- [What is expected]: Gather every line of the items below that contains the word "account", counting only matches with the same capitalization, and copy each of those lines in full.

(Spatial reasoning question data)
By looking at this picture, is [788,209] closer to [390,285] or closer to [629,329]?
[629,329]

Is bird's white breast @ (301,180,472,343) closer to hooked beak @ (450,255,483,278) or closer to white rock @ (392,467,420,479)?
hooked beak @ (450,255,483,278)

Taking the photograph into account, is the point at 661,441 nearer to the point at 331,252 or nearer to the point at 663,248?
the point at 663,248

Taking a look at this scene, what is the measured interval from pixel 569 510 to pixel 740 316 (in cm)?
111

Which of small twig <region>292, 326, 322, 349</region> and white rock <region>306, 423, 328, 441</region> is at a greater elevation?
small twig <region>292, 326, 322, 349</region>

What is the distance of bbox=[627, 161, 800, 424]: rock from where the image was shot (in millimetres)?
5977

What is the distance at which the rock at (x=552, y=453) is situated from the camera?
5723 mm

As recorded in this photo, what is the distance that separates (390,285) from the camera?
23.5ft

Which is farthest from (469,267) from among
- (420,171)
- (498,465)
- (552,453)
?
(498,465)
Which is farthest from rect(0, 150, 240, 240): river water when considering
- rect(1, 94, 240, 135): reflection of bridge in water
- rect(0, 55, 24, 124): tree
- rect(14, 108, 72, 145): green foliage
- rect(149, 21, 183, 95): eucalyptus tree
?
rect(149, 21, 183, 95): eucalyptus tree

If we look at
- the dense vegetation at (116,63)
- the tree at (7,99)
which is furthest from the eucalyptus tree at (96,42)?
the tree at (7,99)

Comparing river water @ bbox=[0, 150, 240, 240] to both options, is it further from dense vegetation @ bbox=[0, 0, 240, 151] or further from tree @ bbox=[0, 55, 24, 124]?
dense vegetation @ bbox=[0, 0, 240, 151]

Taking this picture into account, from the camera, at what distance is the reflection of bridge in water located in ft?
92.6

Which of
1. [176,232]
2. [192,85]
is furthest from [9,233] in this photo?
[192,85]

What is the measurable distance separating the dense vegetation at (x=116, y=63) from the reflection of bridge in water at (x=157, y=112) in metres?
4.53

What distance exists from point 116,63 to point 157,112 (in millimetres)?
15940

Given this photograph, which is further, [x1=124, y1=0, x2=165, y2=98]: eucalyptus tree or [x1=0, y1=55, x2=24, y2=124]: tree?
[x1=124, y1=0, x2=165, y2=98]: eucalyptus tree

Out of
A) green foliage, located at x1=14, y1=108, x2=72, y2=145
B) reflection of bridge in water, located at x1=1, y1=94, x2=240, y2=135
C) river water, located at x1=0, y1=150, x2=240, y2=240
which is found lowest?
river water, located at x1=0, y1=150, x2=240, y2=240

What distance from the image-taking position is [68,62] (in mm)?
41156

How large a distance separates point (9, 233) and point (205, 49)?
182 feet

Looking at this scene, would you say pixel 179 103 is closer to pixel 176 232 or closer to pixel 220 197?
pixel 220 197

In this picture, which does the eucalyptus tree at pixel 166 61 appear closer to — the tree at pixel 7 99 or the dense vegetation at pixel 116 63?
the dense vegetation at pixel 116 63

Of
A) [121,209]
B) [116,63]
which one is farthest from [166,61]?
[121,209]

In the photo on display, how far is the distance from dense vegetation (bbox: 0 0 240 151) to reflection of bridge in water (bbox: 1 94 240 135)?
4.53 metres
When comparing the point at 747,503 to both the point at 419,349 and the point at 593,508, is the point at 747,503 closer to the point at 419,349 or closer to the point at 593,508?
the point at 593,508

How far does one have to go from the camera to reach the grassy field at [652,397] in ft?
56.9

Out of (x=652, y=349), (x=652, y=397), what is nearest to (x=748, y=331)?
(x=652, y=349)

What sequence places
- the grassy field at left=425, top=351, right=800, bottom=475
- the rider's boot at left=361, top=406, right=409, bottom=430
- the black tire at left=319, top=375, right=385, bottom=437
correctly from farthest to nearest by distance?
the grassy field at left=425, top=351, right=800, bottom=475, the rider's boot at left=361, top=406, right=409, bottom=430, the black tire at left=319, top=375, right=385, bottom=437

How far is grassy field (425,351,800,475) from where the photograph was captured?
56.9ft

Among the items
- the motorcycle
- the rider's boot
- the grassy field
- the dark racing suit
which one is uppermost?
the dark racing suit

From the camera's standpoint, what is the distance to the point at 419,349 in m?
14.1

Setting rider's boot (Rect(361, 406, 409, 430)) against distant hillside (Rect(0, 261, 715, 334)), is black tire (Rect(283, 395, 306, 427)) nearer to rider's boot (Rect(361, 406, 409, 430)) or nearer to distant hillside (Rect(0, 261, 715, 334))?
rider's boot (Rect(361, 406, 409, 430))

- [Expected output]:
Taking the photograph into account, is the point at 661,441 nearer to the point at 331,252 or nearer to the point at 663,248?
Taking this picture into account, from the camera, at what distance is the reflection of bridge in water located in ft?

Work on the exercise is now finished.